* **Passage source**
######

Le grand retour de l’Amérique

Les entreprises réinvestissent, la consommation repart, le déficit se réduit : les Etats-Unis renouent avec la croissance. Grâce au boom énergétique et à une politique volontariste, Obama et ses troupes entrevoient la sortie de crise, malgré de lourdes séquelles. Radiographie d’un come-back dont l’Europe reste spectatrice.

Un tour de magie. C’est ainsi que les observateurs ont qualifié, stupéfaits, la nouvelle annoncée la semaine passée par le Congressional Budget Office (CBO), qui fait référence en la matière : le déficit public américain va se résorber rapidement, passant de 7 % du PIB en 2012 à 4 % cette année, puis à seulement 2,1 % en 2015. Pour la seule année 2013, ce sont 200 milliards de dollars de plus que prévu qui ont été retrouvés dans les caisses de l’Etat fédéral ! Le tout après que, des mois durant, démocrates et républicains ont ferraillé, au dollar près, sur la meilleure manière d’éviter de transpercer le plafond de la dette. Le sujet semblait brûlant : il est, du coup, repoussé à la rentrée, au plus tôt. Par quel miracle ? Il s’agit, en partie, d’une grosse bourde du CBO, qui avait mal calculé le montant des rentrées fiscales. Mais cette cagnotte résulte surtout d’une vraie tendance de fond : la croissance est de retour, avec son lot de bonnes nouvelles. Recettes en hausse, redémarrage du marché immobilier et résurrection du consommateur, toujours prêt, de ce côté de l’Atlantique, à dégainer l’une ou l’autre de ses cartes de crédit.

Mois après mois, malgré les nids-de-poule qui sillonnent le motorway de la reprise, le buggy américain reprend, cahin-caha, sa marche en avant : les marges des entreprises sont à un plus haut historique, le moral des ménages s’améliore doucement, et la croissance devrait bel et bien être au rendez-vous en 2013, entre 2,5 et 3 %. Pas le Pérou, certes. Mais pas l’Europe non plus, dont l’encéphalogramme économique demeure désespérément plat. Ben Bernanke, le patron de la Fed, la banque centrale américaine, s’est même permis, la semaine passée, un coup de pied de l’âne : le principal danger qui pèse sur l’économie américaine, selon lui, c’est… la stagnation de la zone euro !

######

* **Liste des tâches**
(A) D'après le passage source, quel taux de croissance est attendu pour l'économie américaine en 2013 ?
(B) Indiquez si chacune des affirmations suivantes concorde avec le passage source, en répondant par oui ou par non et en citant les mots décisifs du texte. (i) Le CBO prévoit un déficit public américain de 4 % du PIB en 2015. (ii) Les marges des entreprises se situent à un plus haut historique. (iii) Pour Ben Bernanke, la stagnation de la zone euro constitue le principal danger pour l'économie américaine.

######

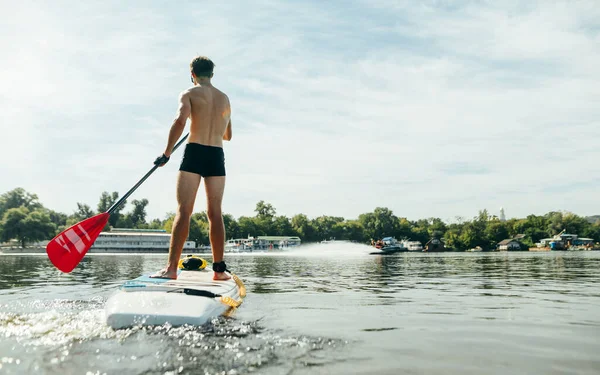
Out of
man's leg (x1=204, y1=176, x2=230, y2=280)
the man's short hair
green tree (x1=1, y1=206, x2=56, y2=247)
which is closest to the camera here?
man's leg (x1=204, y1=176, x2=230, y2=280)

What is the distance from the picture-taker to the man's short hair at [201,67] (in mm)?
7648

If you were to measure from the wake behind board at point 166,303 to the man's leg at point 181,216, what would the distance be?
0.37m

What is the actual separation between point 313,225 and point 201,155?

######

* **Réponses par tâche**
(A) Entre 2,5 et 3 %.

(B)
(i) Non : « puis à seulement 2,1 % en 2015 ».
(ii) Oui : « les marges des entreprises sont à un plus haut historique ».
(iii) Oui : « le principal danger qui pèse sur l’économie américaine, selon lui, c’est… la stagnation de la zone euro ! »